*** Opening Document segment ***

Researchers silence genes with new approach

Researchers have developed a way to exploit RNA interference for the first time to silence genes in a wide variety of mammalian cells, including embryonic cells. The study will appear in the Feb. 17 edition of Nature Genetics. This new approach allows genes to be switched off by inserting short pieces of ribonucleic acid (RNA) into developing cells. It is currently being used to help researchers uncover the function of the more than 30,000 genes found in humans, as well as in animal models of important diseases. From MIT:
MIT researchers silence genes with new approach

CAMBRIDGE, Mass.–MIT researchers have developed a way to exploit RNA interference for the first time to silence genes in a wide variety of mammalian cells, including embryonic cells. The study will appear in the Feb. 17 edition of Nature Genetics.

This new approach allows genes to be switched off by inserting short pieces of ribonucleic acid (RNA) into developing cells. It is currently being used to help researchers uncover the function of the more than 30,000 genes found in humans, as well as in animal models of important diseases.

This technology may be used to shut down disease-causing genes such as those involved in cancer, high cholesterol or autoimmune disease; to create easily transplantable organs and tissues; or to convey immunity to viruses such as HIV.

“Imagine finding a gene that is used by a bioterrorism agent,” said Luk Van Parijs, assistant professor of biology at MIT’s Center for Cancer Research (CCR) and senior author of the study, “and then modifying the cells of the body to no longer express that gene. It’s like being vaccinated: the agent can no longer harm the body.”

RNA interference is a potentially powerful tool, but important cell types have been resistant to the introduction of short interfering RNAs (siRNAs) and short hairpin RNAs (shRNAs) required to trigger this process.

Van Parijs and colleagues created a system based on a disarmed lentivirus–a retrovirus that can introduce genetic material into almost every cell or tissue, including stem cells and neurons–and have used this virus to successfully deliver shRNAs into mammalian cells and even induce RNA interference (RNAi) in transgenic animals.

Advances in technologies to identify and sequence genes have pointed scientists to sections of the genome that look like they are critical for mammalian tissue function and the development of disease. But current approaches to pinpoint the function of these genes, such as creating knockout mice, are time-consuming and expensive and can’t be performed in human tissues and cells.

*** Closing Document segment ***
*** Opening Supplied data ***

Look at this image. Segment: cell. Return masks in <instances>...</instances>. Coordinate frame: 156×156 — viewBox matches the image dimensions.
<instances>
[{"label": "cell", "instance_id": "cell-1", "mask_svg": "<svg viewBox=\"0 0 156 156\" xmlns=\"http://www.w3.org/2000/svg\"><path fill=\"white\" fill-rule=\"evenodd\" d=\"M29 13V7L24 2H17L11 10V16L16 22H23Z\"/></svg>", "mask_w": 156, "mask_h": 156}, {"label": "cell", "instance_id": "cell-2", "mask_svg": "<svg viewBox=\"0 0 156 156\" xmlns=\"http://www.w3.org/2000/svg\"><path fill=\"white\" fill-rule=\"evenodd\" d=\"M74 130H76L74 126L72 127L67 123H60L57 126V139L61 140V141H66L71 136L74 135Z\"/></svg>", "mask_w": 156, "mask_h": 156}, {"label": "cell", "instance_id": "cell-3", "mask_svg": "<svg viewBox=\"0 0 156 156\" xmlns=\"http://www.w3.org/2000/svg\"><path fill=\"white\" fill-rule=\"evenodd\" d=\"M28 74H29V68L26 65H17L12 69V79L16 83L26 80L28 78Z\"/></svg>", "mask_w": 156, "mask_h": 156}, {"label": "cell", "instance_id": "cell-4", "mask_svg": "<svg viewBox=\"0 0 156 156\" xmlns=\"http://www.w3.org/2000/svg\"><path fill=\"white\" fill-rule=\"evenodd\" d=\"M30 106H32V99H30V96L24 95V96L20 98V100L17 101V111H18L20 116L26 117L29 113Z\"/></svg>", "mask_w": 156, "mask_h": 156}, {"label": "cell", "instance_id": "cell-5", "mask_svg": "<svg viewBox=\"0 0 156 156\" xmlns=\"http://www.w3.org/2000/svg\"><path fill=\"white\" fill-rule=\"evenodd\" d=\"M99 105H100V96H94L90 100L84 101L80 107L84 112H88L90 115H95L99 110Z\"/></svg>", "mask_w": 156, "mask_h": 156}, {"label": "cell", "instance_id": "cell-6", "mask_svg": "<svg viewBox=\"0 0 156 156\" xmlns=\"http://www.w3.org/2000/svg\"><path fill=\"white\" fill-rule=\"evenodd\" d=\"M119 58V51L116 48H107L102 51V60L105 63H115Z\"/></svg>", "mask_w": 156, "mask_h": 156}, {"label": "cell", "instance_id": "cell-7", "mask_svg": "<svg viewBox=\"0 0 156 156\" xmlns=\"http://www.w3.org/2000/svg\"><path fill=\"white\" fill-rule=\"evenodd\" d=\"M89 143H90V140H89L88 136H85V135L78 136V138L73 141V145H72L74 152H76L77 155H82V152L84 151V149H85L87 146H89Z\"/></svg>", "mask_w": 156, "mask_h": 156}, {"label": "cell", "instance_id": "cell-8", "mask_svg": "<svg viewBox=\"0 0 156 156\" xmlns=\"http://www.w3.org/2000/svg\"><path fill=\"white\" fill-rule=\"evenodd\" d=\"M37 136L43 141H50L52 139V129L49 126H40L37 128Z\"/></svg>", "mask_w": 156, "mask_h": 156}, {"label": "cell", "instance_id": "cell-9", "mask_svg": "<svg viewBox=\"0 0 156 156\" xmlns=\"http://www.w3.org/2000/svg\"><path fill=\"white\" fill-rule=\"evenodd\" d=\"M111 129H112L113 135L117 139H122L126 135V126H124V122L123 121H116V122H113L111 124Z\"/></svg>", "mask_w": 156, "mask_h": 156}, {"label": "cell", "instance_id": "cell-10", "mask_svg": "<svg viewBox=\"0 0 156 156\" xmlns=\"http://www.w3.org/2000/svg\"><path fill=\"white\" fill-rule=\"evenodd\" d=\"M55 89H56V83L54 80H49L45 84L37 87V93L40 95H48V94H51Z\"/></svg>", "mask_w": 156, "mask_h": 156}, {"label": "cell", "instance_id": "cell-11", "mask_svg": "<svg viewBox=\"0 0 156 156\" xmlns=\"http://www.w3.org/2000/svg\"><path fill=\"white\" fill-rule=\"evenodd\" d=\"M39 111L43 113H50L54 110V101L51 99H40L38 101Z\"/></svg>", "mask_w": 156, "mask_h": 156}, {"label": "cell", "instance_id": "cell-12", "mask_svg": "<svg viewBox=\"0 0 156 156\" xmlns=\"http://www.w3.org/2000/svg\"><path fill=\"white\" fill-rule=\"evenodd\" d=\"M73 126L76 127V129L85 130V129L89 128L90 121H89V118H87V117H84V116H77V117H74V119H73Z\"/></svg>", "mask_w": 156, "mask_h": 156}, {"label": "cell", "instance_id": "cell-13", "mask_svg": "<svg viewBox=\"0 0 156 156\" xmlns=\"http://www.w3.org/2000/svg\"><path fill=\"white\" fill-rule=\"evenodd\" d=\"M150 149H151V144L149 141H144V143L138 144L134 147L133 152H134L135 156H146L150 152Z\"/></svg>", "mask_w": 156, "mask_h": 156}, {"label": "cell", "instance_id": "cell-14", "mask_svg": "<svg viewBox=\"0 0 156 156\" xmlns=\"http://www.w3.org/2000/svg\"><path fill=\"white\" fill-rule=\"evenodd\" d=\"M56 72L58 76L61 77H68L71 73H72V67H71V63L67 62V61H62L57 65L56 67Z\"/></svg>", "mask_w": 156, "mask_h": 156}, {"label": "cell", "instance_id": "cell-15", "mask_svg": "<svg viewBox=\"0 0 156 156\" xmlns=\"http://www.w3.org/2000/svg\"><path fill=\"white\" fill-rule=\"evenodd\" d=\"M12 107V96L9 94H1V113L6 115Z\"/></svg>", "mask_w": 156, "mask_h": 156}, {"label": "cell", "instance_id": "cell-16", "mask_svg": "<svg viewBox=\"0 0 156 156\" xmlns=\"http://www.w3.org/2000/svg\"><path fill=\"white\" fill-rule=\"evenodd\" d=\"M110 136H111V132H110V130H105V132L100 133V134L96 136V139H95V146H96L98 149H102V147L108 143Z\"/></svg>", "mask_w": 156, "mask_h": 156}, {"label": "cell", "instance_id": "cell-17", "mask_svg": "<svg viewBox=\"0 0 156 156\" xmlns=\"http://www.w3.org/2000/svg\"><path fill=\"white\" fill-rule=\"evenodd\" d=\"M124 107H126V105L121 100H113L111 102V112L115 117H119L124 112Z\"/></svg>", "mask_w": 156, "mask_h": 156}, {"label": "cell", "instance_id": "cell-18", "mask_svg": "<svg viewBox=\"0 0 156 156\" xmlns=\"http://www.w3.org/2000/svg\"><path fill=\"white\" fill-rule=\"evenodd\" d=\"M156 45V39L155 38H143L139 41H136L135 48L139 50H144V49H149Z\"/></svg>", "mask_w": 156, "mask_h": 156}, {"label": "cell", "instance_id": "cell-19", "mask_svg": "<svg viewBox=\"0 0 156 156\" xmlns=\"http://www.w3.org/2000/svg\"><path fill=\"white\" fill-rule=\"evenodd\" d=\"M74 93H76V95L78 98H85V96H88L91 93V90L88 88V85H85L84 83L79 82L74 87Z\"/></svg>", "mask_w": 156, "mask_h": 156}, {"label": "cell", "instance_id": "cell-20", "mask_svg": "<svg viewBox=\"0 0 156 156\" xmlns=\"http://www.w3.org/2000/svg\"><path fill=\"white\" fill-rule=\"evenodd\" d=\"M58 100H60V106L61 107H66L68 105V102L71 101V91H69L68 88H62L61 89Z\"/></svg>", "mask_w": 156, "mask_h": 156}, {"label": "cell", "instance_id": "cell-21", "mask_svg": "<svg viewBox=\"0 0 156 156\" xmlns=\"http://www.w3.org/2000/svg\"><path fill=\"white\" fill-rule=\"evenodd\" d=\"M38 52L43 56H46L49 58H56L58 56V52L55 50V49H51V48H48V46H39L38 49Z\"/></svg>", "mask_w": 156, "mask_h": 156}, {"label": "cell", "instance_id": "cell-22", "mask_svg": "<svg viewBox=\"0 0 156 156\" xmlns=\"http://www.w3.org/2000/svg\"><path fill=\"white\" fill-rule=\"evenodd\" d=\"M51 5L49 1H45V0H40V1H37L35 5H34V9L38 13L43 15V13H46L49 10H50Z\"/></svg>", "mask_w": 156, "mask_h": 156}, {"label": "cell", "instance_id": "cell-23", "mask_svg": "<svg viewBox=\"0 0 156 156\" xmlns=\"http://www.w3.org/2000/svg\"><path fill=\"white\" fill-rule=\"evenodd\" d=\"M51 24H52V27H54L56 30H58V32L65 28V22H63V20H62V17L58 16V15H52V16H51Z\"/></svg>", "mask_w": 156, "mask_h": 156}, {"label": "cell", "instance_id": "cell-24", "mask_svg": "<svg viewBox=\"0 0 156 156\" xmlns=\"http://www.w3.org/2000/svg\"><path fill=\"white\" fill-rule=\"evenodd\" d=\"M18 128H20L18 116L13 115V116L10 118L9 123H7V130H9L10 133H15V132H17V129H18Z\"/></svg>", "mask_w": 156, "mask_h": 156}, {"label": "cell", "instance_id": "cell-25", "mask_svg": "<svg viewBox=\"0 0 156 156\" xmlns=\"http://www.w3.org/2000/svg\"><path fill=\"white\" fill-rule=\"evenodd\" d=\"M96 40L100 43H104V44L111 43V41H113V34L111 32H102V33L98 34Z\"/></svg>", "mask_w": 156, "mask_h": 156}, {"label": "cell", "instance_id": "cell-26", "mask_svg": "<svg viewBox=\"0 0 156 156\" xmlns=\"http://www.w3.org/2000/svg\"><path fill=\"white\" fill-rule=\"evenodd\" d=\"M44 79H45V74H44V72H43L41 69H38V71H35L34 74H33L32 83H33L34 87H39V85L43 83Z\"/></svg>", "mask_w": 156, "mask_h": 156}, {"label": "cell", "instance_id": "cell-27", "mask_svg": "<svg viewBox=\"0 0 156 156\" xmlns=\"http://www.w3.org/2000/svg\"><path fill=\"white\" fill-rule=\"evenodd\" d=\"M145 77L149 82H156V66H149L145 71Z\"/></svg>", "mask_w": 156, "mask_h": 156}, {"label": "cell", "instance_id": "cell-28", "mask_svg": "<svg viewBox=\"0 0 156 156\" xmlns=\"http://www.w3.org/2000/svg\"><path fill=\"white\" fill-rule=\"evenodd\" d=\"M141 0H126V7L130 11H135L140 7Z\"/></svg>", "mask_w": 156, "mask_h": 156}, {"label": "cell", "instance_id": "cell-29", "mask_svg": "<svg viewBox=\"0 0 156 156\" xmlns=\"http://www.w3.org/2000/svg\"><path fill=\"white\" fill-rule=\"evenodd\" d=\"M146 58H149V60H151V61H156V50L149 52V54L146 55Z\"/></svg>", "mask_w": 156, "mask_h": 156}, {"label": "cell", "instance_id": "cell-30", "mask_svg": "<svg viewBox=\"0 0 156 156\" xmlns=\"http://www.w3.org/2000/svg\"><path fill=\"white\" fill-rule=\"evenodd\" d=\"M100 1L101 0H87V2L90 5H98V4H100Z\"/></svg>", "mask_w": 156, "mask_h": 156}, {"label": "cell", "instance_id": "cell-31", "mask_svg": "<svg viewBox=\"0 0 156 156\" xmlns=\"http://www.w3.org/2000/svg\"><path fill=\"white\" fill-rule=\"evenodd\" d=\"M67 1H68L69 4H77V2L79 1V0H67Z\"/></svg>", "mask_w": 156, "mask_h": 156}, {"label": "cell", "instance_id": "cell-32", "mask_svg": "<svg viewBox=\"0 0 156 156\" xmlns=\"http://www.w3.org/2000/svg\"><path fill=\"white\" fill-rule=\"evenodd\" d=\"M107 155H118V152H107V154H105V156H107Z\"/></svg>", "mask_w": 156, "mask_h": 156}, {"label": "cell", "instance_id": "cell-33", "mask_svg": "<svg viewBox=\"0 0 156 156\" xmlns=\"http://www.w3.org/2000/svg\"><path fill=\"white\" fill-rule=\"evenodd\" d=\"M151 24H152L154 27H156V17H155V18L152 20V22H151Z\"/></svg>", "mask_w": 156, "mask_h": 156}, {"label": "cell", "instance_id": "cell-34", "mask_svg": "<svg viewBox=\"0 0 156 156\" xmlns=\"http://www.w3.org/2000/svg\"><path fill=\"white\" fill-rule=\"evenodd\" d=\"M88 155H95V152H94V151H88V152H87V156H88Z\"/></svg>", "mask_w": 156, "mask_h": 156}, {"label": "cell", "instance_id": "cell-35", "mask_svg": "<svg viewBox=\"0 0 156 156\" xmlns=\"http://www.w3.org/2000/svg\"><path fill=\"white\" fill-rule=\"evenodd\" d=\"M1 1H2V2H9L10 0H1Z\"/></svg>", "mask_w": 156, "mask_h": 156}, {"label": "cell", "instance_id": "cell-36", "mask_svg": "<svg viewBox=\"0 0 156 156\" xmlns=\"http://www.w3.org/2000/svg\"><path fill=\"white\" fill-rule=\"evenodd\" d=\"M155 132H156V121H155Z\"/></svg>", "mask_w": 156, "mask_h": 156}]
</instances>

*** Closing Supplied data ***

→ Task instructions:
A – Transcribe the passage of the gene-silencing article starting at "RNA interference is" and ending at "in transgenic animals.".
B – According to the gene-silencing article, in which journal edition will the study appear?
C – Continue the article on silencing genes with RNA interference from the point at which it stops.
The data is unrelated to the work on the gene-silencing article.

→ Expected responses:
A –
RNA interference is a potentially powerful tool, but important cell types have been resistant to the introduction of short interfering RNAs (siRNAs) and short hairpin RNAs (shRNAs) required to trigger this process.

Van Parijs and colleagues created a system based on a disarmed lentivirus–a retrovirus that can introduce genetic material into almost every cell or tissue, including stem cells and neurons–and have used this virus to successfully deliver shRNAs into mammalian cells and even induce RNA interference (RNAi) in transgenic animals.

B – The Feb. 17 edition of Nature Genetics.

C –
Using lentiviruses to silence genes will allow researchers to systematically test how they function in virtually all cells of the body and create animal models that will allow them to quickly and efficiently determine which genes are important to the function of different tissues and organs and which might be effective therapeutic targets in diseases.

Using this new technology, the MIT researchers have created transgenic mice in which important immune genes or cancer genes, such as p53, have been silenced. These mice are now being studied to understand more about how these genes contribute to autoimmune disease and cancer.

“We show that lentivirus-delivered shRNAs are capable of specific, highly stable and functional silencing of gene expression in a variety of cell types and also in transgenic mice,” said MIT biology graduate student Douglas A. Rubinson, lead author of the study. “This method “should permit rapid and efficient analysis of gene function in primary human and animal cells and tissues and generation of animals that show reduced expression of specific genes. They may also provide new approaches for gene therapy.”

In addition to Van Parijs and Rubinson, authors include MIT biology graduate students Christopher P. Dillon and Adam V. Kwiatkowski; Michael McManus, CCR postdoctoral fellow; Frank Gertler, associate professor of biology; visiting researcher Claudia Sievers; Lili Yang of the California Institute of Technology; and Johnny Kopinja and Martin L. Scott of Biogen Inc.

This work is funded by the David Koch Cancer Research Fund, the Arthritis Foundation, the Juvenile Diabetes Foundation and the National Institutes of Health.